WHAT YOU HAVE TO DO
Exact transcription of the data below is required, without the images.
[Opening DATA SHOWN section]
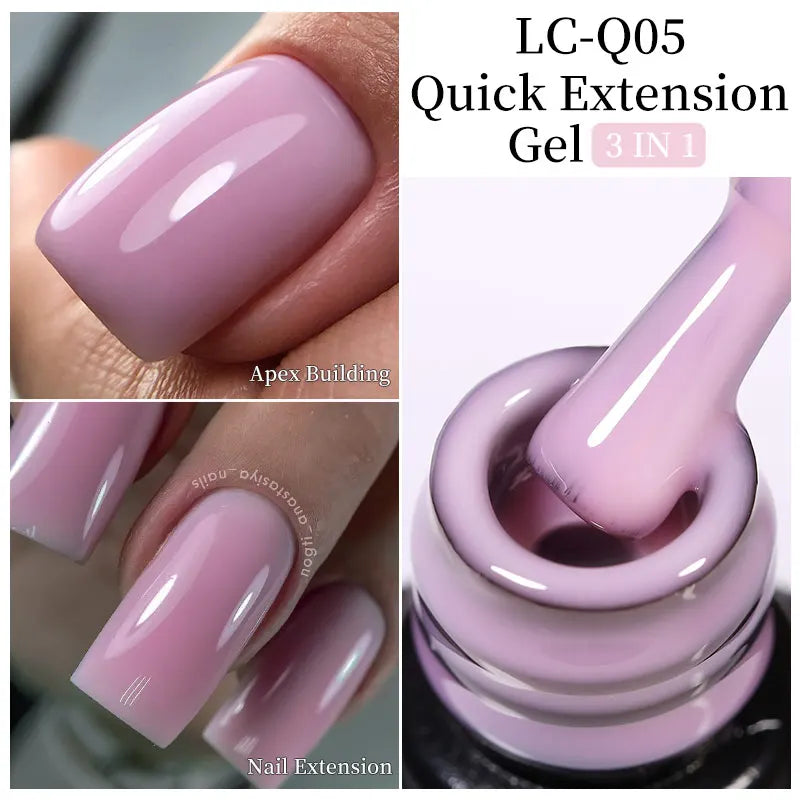 LILYCUTE 7ML Jelly Nude Pink Quick Extension Gel Nail Polish Transparent  Finger Prolong Long Lasting Construction Gel Varnish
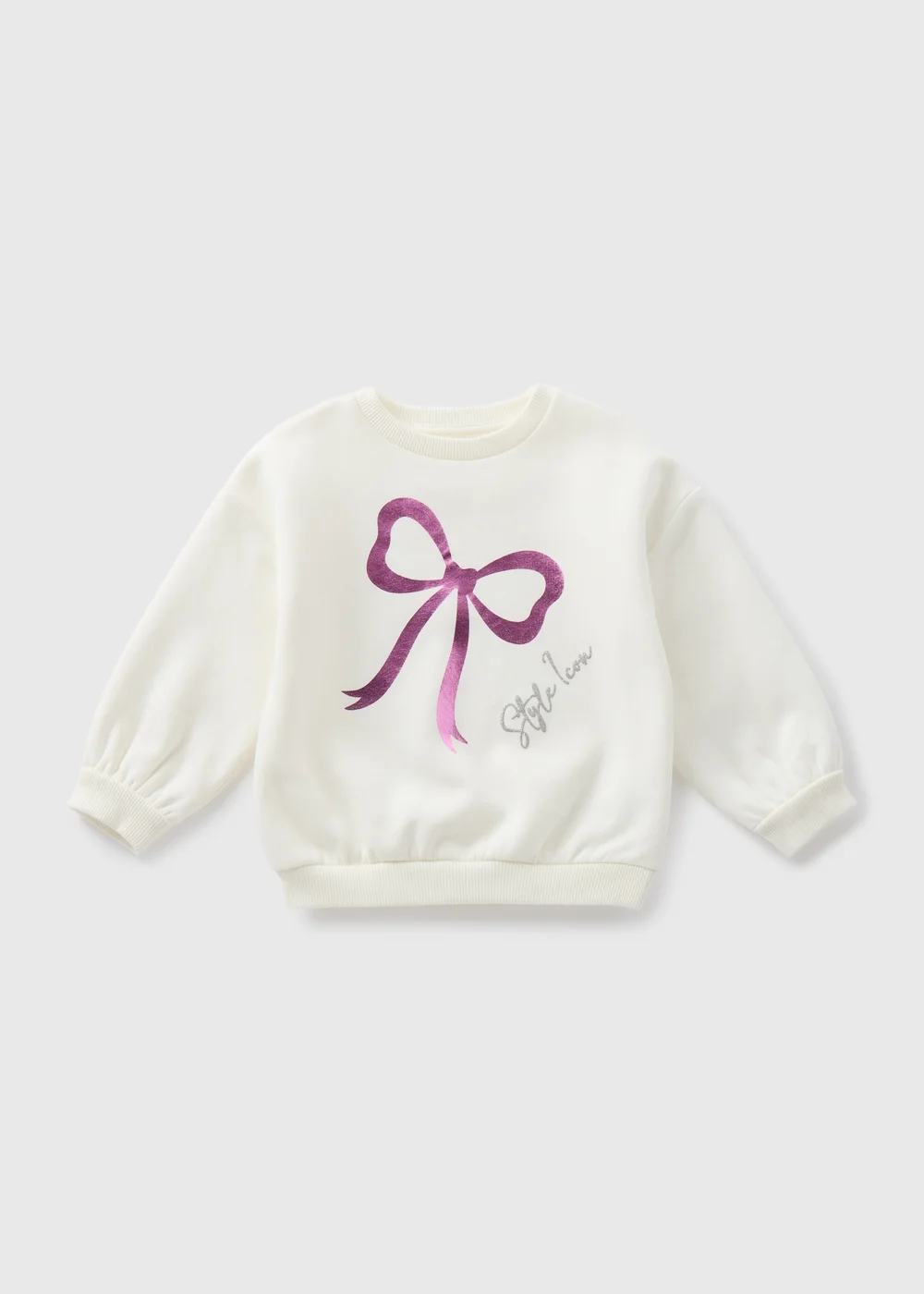 Girls Cream Foil Bow Detail Sweatshirt (1-7yrs) - 1-1.5 Yrs Image 1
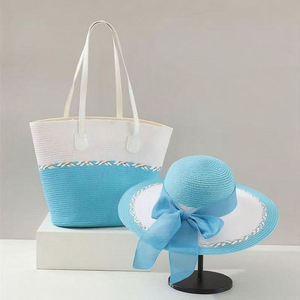 Chapeau <span class=keywords><strong>de</strong></span> soleil à large bord <span class=keywords><strong>sac</strong></span> fourre-tout marron vacances d'été voyage Shopping femmes <span class=keywords><strong>plage</strong></span> rayé chapeau <span class=keywords><strong>de</strong></span> paille ensemble <span class=keywords><strong>de</strong></span> sacs <span class=keywords><strong>de</strong></span> <span class=keywords><strong>plage</strong></span> - Product Image 3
[Closing DATA SHOWN section]
ANSWER TO THIS PROBLEM
 LILYCUTE 7ML Jelly Nude Pink Quick Extension Gel Nail Polish Transparent  Finger Prolong Long Lasting Construction Gel Varnish
 Girls Cream Foil Bow Detail Sweatshirt (1-7yrs) - 1-1.5 Yrs Image 1
 Chapeau <span class=keywords><strong>de</strong></span> soleil à large bord <span class=keywords><strong>sac</strong></span> fourre-tout marron vacances d'été voyage Shopping femmes <span class=keywords><strong>plage</strong></span> rayé chapeau <span class=keywords><strong>de</strong></span> paille ensemble <span class=keywords><strong>de</strong></span> sacs <span class=keywords><strong>de</strong></span> <span class=keywords><strong>plage</strong></span> - Product Image 3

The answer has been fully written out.